Someone had snuck Jesus way up top, almost on the ceiling, smiling down upon the puppies and tulips. One of the needy could call a lawyer and start yelling about the separation of church and state, maybe walk out of this place with a laundry bag full of money.
He knocked on the door of room twelve. No sound from inside, and he got no sense of movement. He knocked again. He imagined the woman in there staring at the door, wishing lethal thoughts through the wood, into his head. Willing murder, demanding death, spilling blood from afar.
You could get yourself pretty jazzed in front of a closed door in a state-run facility.
He swung it open and walked in.
A forty-watt bulb burned through a smoke-stained, dust-covered lampshade, giving the room a sickly yellow pallor.
Sarah Burke was seated in a ladder-back wooden chair in the far corner, huddled inside a ratty cotton nightgown. Her slippered feet didn't quite touch the floor. It was a crazy place to be, sitting over there far away from the rest of the furniture, the windows, the closet, everything. She was drawn up into herself—her body twined against and within itself—staring out at everything else like she found it all so peculiar.
A bony, ragged face, all you really saw were her eyes.
He'd dealt with a lot of bad dudes in his time, but only a couple of them had ever given him the willies on sight. She did it to him. Plucked a nerve deep inside that you never wanted touched. Some people, you just looked at them and knew the seriously bad juju was at work. It was all over her.
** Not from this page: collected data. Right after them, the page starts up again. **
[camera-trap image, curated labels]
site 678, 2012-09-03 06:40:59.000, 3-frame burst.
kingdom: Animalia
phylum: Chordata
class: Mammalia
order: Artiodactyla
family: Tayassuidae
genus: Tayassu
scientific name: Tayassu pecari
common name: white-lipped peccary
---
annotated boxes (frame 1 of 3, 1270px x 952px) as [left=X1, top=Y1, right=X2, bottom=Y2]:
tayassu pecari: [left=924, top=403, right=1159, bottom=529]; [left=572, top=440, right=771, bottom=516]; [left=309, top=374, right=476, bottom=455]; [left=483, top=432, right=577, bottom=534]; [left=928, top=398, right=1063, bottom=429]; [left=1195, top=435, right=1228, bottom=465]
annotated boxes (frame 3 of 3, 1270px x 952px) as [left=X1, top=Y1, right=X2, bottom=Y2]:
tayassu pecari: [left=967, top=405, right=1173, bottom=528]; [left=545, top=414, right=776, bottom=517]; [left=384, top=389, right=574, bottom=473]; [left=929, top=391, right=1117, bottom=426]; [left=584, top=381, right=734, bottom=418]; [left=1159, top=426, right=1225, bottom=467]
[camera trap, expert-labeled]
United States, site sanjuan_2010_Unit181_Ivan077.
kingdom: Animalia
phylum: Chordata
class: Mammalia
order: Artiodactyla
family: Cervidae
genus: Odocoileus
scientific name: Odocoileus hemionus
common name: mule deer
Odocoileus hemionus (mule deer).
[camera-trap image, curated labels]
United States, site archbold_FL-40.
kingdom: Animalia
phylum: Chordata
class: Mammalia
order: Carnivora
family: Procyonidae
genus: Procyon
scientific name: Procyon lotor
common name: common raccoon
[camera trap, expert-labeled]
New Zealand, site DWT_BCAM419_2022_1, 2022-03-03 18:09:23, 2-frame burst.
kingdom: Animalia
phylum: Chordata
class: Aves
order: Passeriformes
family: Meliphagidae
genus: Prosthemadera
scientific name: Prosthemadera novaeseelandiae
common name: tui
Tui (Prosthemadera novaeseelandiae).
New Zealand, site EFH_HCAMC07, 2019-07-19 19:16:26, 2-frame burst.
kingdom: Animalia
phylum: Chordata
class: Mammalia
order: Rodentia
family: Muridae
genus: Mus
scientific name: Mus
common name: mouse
Her white hair stuck out in clumps and tufts. This was a witch, a queen gone bad in the deep forest who plotted your death while she fed you gingerbread cookies. Stevie's kiddie books were filled with creepy broads like this. She was so thin that he found it hard to believe her bones didn't break just carrying out the most casual acts. Just walking across the room would cause her kneecaps to burst through her skin.
He remembered he'd thought something similar about her brother, Sam Burke. Sitting there in his living room with his anguish pulsing under his face, pulsing, like it would come crashing through his flesh at any second.
She was needful all right. What she needed you couldn't give her. If you could give it to her then you'd be as wracked across the rocks as she was.
Crease said, "I'd like to talk to you."
The woman turned her lifeless eyes on him. She stared hard, harder than most people were able to do no matter the reason. You couldn't get angry enough to glower that way. You couldn't be thoughtful enough. It was something that happened when you went so deep in the well that you couldn't climb back out again.
Yeah, the lady had taken a fall and dug in when she hit the ground. He cocked his head and studied her another minute.